[begin Text block]

Imperial College Computing Engines

ICCE I and ICCE II were digital computers built at the Imperial College Department of Mathematics in the post-war period.

ICCE I 

The first Imperial College Computing Engine, ICCE I, was constructed by Sidney Michaelson, Tony Brooker and Keith Tocher in the Department of Mathematics at Imperial College London in the late 1940's and early 1950's. It was a relay based machine which gave relatively slow but highly reliable service. Its current whereabouts is unknown.

ICCE II 

ICCE II was constructed by Sidney Michaelson, Keith Tocher and Manny Lehman in the early 1950's. This valve based machine was never completed. ICCE II was taken by Keith Tocher to British Steel. Its current whereabouts is unknown.

Influence on other machines 

ICCE I and II influenced the design of SABRAC, the second computer constructed in Israel by The Israeli MoD Scientific Department.

Project Termination 

In 1956/7, the project was forcibly terminated. Staff dispersed. in 1951 Tony Brooker had left to join the Computing Machine Laboratory at the Universtity of Manchester. Keith Tocher took ICCE II and went to work at British Steel, Sidney Michaelson went to the University of Edinburgh and founded the Computer Unit which subsequently became the Department of Computer Science, now the school of informatics. Manny Lehman ultimately joined the Israeli MoD Scientific Department which subsequently became Rafael.

[end Text block]

Answer these questions using the passage on the Imperial College Computing Engines.
1. What kind of machine was ICCE I?
2. Which three people constructed ICCE II?
3. Which computer built in Israel did ICCE I and II influence?
The material after this point comes from a separate source.

[begin Supplied material]

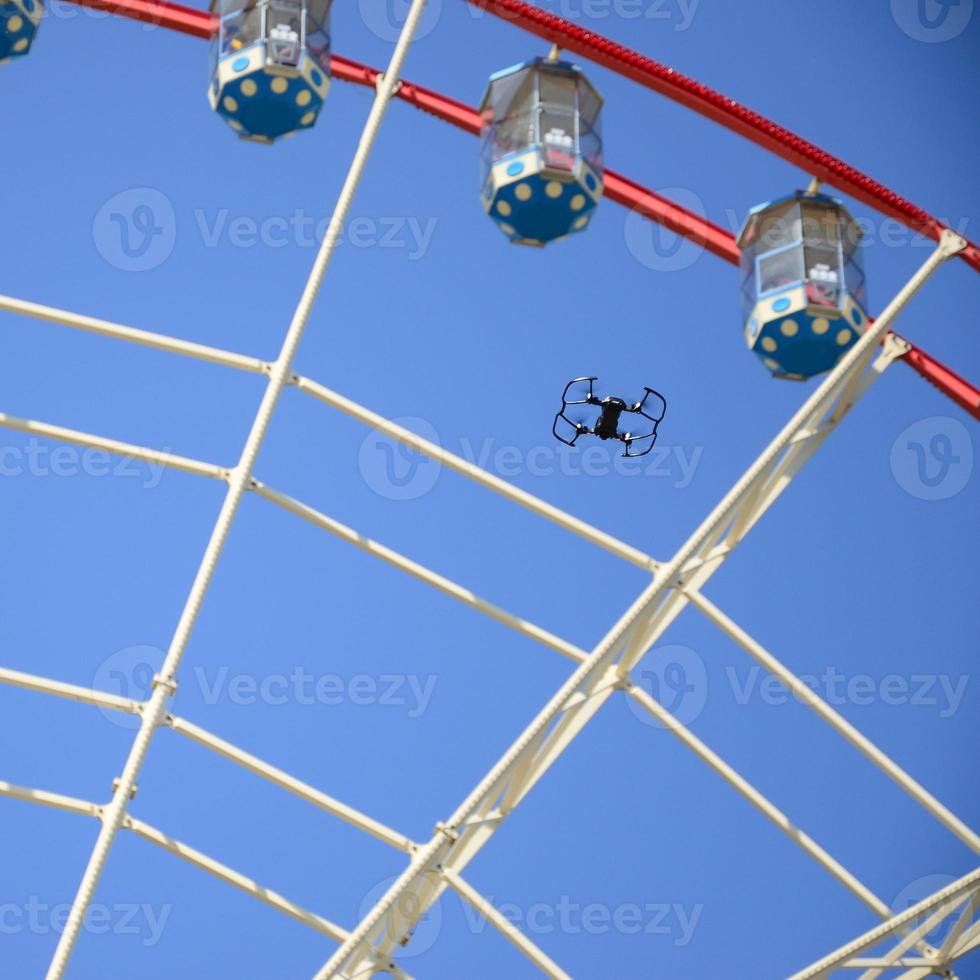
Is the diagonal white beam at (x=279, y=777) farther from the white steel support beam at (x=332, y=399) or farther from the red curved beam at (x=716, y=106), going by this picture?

[end Supplied material]

#### [Final answer]
1. A relay based machine.
2. Sidney Michaelson, Keith Tocher and Manny Lehman.
3. SABRAC.